• _Material to process_
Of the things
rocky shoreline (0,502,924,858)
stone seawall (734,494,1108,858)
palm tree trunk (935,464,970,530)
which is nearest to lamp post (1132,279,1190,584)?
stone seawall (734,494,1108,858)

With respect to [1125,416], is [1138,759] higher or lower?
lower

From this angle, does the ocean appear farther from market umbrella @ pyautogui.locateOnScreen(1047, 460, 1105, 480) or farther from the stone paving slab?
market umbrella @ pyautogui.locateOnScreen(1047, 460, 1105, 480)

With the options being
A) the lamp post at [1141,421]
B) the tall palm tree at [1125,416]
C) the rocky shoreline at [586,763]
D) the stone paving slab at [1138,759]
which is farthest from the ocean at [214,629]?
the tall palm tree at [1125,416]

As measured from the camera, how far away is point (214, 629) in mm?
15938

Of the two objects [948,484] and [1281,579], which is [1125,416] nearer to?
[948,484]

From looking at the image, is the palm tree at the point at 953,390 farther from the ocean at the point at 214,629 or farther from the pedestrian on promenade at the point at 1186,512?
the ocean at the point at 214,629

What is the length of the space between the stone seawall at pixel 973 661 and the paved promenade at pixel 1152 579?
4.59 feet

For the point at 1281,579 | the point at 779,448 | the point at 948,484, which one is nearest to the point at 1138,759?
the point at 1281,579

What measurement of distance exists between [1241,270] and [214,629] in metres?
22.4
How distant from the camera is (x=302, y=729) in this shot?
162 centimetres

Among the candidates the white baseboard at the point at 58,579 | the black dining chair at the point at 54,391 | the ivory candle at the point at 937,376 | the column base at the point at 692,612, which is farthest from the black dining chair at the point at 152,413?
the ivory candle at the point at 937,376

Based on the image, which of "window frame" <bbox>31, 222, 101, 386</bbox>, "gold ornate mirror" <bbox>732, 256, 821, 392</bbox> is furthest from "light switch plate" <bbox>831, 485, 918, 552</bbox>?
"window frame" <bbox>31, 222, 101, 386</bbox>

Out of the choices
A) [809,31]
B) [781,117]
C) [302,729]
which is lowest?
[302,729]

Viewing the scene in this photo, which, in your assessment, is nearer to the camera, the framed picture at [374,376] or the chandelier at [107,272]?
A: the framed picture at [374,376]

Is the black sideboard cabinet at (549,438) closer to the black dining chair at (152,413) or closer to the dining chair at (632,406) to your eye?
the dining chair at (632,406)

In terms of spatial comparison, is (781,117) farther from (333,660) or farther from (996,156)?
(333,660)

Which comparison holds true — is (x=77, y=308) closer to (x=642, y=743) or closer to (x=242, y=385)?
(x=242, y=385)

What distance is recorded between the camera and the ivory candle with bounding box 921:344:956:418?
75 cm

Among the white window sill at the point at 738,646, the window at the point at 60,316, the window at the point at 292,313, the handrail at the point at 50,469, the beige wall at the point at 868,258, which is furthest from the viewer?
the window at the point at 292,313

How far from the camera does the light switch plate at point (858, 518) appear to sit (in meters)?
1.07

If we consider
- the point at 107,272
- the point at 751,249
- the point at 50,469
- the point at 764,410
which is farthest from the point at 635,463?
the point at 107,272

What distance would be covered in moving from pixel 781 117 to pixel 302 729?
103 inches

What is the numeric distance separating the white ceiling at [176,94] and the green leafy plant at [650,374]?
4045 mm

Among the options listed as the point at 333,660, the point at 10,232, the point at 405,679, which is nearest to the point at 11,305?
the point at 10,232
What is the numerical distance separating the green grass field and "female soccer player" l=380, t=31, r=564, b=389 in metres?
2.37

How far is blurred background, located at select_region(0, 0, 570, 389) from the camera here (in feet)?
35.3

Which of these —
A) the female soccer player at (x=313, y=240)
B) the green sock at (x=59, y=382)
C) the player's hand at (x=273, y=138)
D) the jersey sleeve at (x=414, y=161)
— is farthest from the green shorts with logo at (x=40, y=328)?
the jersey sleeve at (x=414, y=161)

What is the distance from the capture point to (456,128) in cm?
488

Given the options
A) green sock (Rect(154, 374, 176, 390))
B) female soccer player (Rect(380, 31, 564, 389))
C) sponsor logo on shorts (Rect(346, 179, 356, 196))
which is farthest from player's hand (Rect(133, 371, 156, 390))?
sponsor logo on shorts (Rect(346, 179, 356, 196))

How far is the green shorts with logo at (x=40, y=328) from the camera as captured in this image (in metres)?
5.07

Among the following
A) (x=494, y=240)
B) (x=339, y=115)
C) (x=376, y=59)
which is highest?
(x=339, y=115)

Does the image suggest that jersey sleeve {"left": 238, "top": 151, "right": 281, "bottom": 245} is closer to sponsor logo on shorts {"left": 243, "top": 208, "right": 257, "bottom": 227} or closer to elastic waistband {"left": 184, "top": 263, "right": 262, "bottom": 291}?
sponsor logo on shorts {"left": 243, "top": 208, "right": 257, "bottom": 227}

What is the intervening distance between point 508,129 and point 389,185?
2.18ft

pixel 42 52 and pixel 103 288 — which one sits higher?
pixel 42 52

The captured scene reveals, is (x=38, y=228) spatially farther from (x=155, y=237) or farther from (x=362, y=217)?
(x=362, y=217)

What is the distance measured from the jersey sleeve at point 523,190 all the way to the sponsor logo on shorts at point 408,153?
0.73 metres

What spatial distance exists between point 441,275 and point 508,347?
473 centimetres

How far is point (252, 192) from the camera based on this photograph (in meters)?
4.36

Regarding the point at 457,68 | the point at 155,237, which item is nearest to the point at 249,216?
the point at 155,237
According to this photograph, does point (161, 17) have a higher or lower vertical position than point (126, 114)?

• _Written task_
Copy out word for word the items from the line containing "pixel 42 52 and" through the last line of the items above.

• _Solution for this problem_
pixel 42 52 and pixel 103 288 — which one sits higher?
pixel 42 52

The captured scene reveals, is (x=38, y=228) spatially farther from (x=155, y=237) or farther from (x=362, y=217)?
(x=362, y=217)

What is the distance measured from the jersey sleeve at point 523,190 all the way to the sponsor logo on shorts at point 408,153?
0.73 metres

What spatial distance exists between point 441,275 and point 508,347?
473 centimetres

How far is point (252, 192) from the camera based on this photograph (in meters)?
4.36

Regarding the point at 457,68 | the point at 155,237, which item is nearest to the point at 249,216?
the point at 155,237
According to this photograph, does point (161, 17) have a higher or lower vertical position than point (126, 114)?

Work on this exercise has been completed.